1. This project builds an Inverted Index capable of performing boolean queries for information retrieval.
2. The code ranks result according to the vector space model.
3. It computes VSM scores use all the terms from the query. i.e., for the below these would be : good, dog, bad, cat.
An example of running the program might be:
$java PositiveRank my_corpus.txt 5 "_OR _AND good dog _AND bad cat"
Files used: PositiveRank.java , InvertedIndexer.java
The output should is a line with DocId Score on it, followed by a sequence of num_result lines with this information for the top num_results many documents.
For example,
DocId Score
7 .65
2 .51
3 .23
11 .0012
This program ranks the results using Bm25 Algorithm and Max Score Huristic.
An example of running the program might be:
$java Bm25MaxScore my_corpus.txt 5 "good php python cat"

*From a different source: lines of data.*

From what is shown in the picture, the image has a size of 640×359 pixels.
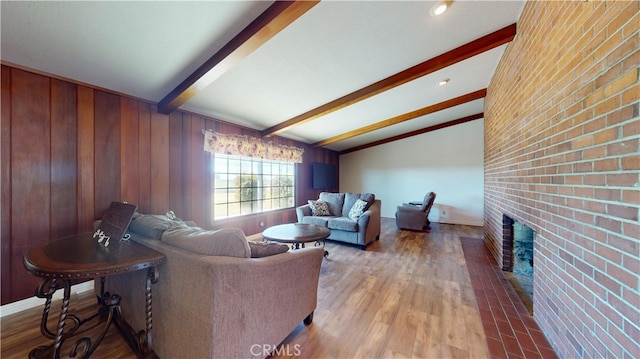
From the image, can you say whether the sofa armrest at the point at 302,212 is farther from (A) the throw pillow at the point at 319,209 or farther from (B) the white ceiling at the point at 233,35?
(B) the white ceiling at the point at 233,35

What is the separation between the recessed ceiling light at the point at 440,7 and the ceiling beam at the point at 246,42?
1.09 metres

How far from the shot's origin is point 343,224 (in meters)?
3.69

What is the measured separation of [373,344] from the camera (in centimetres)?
151

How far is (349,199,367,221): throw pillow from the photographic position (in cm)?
383

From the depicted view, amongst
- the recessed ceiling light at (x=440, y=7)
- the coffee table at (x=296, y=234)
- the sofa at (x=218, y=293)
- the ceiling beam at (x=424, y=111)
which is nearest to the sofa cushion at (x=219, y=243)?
the sofa at (x=218, y=293)

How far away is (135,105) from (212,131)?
1.00 m

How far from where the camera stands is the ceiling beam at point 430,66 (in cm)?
233

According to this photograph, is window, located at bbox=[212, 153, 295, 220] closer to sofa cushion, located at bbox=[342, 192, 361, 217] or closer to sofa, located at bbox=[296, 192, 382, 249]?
sofa, located at bbox=[296, 192, 382, 249]

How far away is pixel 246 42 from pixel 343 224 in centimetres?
293

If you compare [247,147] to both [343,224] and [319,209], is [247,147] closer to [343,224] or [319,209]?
[319,209]

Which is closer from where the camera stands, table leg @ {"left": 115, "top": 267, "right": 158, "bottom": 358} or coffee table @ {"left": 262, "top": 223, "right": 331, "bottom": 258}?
table leg @ {"left": 115, "top": 267, "right": 158, "bottom": 358}

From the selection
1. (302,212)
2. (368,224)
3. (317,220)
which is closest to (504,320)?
(368,224)

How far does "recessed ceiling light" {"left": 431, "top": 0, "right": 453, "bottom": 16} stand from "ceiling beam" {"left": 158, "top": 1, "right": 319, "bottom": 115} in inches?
42.9

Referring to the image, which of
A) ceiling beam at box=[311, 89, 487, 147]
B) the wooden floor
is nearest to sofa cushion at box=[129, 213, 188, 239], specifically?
the wooden floor
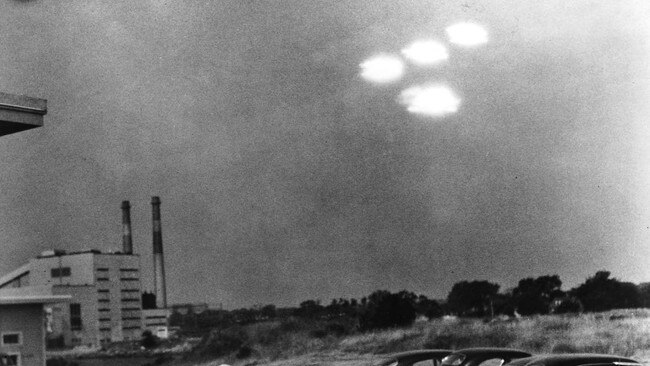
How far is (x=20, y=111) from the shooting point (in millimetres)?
7891

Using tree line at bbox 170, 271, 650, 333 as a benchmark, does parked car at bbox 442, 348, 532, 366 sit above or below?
below

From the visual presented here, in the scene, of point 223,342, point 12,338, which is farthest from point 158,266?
point 12,338

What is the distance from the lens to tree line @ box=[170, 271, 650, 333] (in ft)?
139

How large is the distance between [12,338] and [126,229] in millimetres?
59517

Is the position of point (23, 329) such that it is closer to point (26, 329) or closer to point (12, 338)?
point (26, 329)

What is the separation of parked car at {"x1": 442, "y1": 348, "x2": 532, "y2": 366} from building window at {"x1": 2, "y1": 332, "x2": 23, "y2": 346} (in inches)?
365

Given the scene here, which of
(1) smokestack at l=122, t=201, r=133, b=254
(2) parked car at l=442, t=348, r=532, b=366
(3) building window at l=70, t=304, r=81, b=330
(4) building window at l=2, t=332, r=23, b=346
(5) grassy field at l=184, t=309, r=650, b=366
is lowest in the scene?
(5) grassy field at l=184, t=309, r=650, b=366

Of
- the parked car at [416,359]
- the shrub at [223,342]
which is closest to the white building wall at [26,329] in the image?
the parked car at [416,359]

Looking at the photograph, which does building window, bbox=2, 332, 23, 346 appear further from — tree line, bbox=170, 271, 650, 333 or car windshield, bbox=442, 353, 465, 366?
tree line, bbox=170, 271, 650, 333

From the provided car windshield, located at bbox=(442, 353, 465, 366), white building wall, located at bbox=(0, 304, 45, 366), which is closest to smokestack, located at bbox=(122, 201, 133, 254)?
white building wall, located at bbox=(0, 304, 45, 366)

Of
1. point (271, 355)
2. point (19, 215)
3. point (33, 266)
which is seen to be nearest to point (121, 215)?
point (33, 266)

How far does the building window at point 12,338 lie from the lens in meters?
16.5

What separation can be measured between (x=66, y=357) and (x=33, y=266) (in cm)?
1085

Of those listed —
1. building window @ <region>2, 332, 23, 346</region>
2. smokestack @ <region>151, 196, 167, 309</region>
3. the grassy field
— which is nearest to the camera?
building window @ <region>2, 332, 23, 346</region>
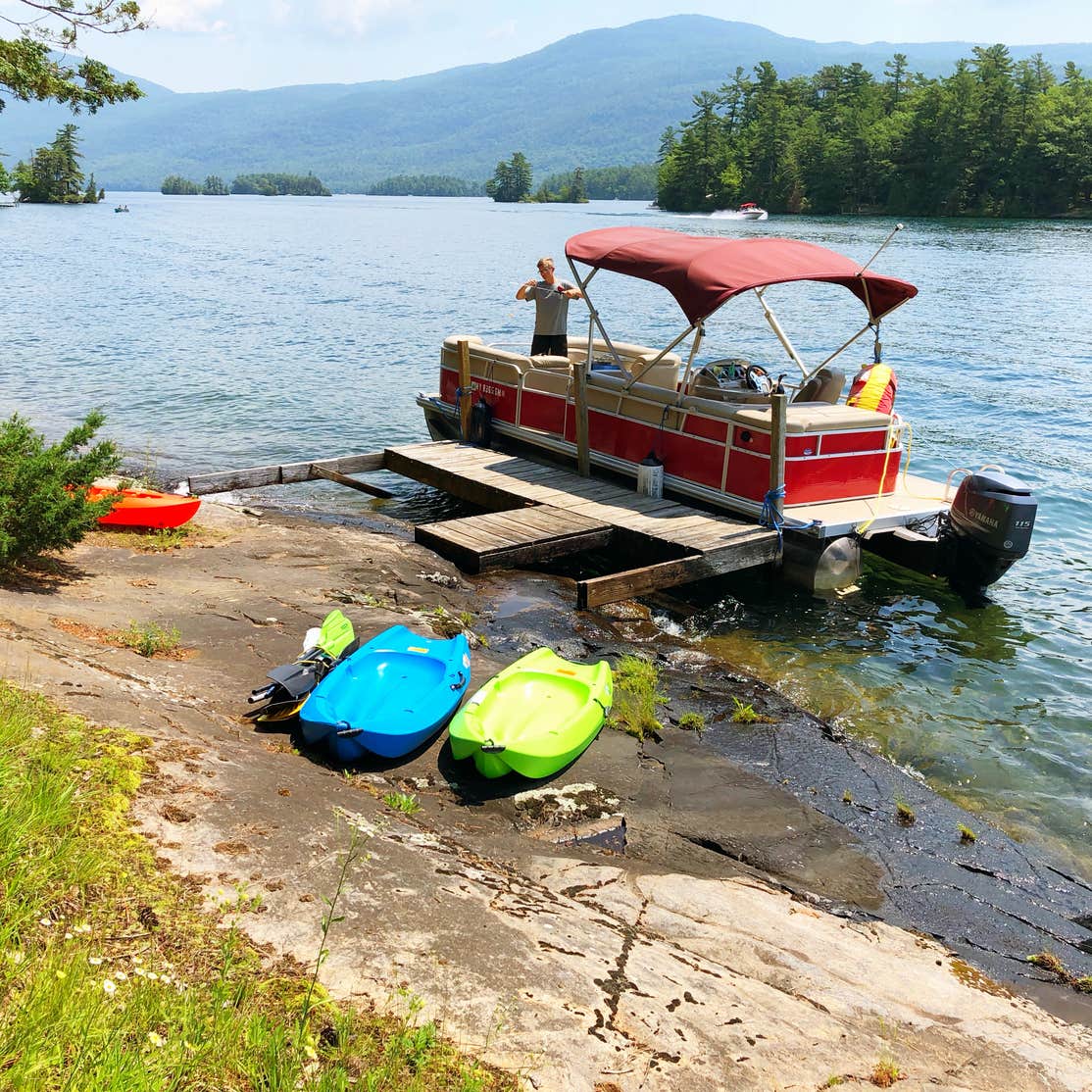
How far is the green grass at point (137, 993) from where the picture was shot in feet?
11.3

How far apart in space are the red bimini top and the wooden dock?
8.60 feet

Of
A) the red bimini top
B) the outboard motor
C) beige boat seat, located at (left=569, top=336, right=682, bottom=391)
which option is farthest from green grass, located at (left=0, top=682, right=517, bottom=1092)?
beige boat seat, located at (left=569, top=336, right=682, bottom=391)

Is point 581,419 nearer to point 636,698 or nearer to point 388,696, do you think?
point 636,698

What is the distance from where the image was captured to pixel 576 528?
41.7ft

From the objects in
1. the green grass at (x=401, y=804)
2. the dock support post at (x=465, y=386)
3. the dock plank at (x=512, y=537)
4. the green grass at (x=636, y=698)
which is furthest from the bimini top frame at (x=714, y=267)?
the green grass at (x=401, y=804)

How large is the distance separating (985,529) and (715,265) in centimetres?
455

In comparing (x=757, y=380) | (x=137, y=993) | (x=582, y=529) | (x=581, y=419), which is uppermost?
(x=757, y=380)

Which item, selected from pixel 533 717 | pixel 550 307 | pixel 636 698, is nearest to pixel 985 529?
pixel 636 698

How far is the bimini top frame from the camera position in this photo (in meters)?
12.1

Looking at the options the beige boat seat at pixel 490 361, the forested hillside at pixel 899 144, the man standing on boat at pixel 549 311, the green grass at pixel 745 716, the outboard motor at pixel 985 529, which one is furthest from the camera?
the forested hillside at pixel 899 144

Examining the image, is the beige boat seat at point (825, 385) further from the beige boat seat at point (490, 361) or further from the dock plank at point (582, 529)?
the beige boat seat at point (490, 361)

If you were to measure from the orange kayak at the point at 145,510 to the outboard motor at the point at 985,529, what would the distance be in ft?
31.2

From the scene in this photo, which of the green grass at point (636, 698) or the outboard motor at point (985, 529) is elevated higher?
the outboard motor at point (985, 529)

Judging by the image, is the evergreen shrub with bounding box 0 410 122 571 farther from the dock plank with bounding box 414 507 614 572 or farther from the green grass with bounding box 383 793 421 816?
the green grass with bounding box 383 793 421 816
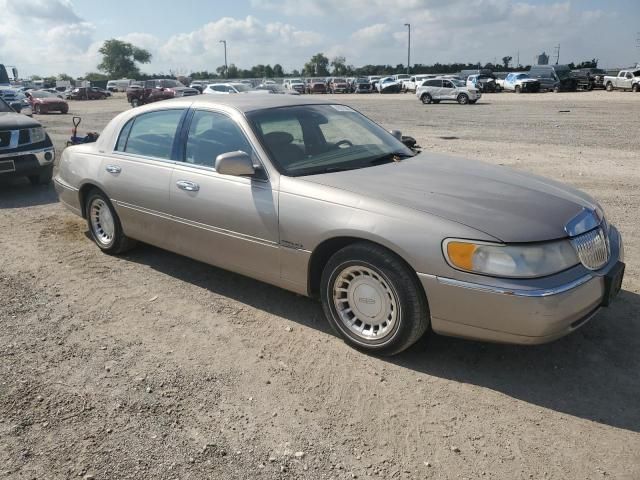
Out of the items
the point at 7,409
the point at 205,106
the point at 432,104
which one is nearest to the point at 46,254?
the point at 205,106

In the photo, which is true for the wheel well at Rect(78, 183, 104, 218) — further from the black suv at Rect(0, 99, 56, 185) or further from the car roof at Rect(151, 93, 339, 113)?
the black suv at Rect(0, 99, 56, 185)

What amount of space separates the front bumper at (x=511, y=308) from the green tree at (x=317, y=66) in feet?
367

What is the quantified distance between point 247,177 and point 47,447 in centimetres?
211

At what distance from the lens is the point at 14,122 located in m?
8.45

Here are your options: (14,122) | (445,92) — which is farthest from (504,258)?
(445,92)

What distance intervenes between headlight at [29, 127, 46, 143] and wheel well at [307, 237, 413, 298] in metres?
6.89

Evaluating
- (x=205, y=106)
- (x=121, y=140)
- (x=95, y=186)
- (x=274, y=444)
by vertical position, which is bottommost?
(x=274, y=444)

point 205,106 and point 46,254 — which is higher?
point 205,106

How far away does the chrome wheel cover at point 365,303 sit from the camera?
340 centimetres

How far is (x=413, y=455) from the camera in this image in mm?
2658

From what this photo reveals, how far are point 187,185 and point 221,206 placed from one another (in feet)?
1.46

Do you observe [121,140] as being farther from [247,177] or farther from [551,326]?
[551,326]

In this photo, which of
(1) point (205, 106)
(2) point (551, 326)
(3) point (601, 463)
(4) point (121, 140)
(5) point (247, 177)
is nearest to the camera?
(3) point (601, 463)

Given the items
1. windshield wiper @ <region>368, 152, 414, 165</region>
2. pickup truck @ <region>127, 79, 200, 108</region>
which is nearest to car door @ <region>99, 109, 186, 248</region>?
windshield wiper @ <region>368, 152, 414, 165</region>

Files used: Bm25MaxScore.java , InvertedIndexer.java , MinHeap.java , Node.java
Golomb coding is a lossless data compression method highly suitable for situations in which the occurrence of small values in the input stream is significantly more likely than large values. [1]
Since, Index files are quite large in size, this implementation significantly reduces the size of Index file.
References :
1.https://en.wikipedia.org/wiki/Golomb_coding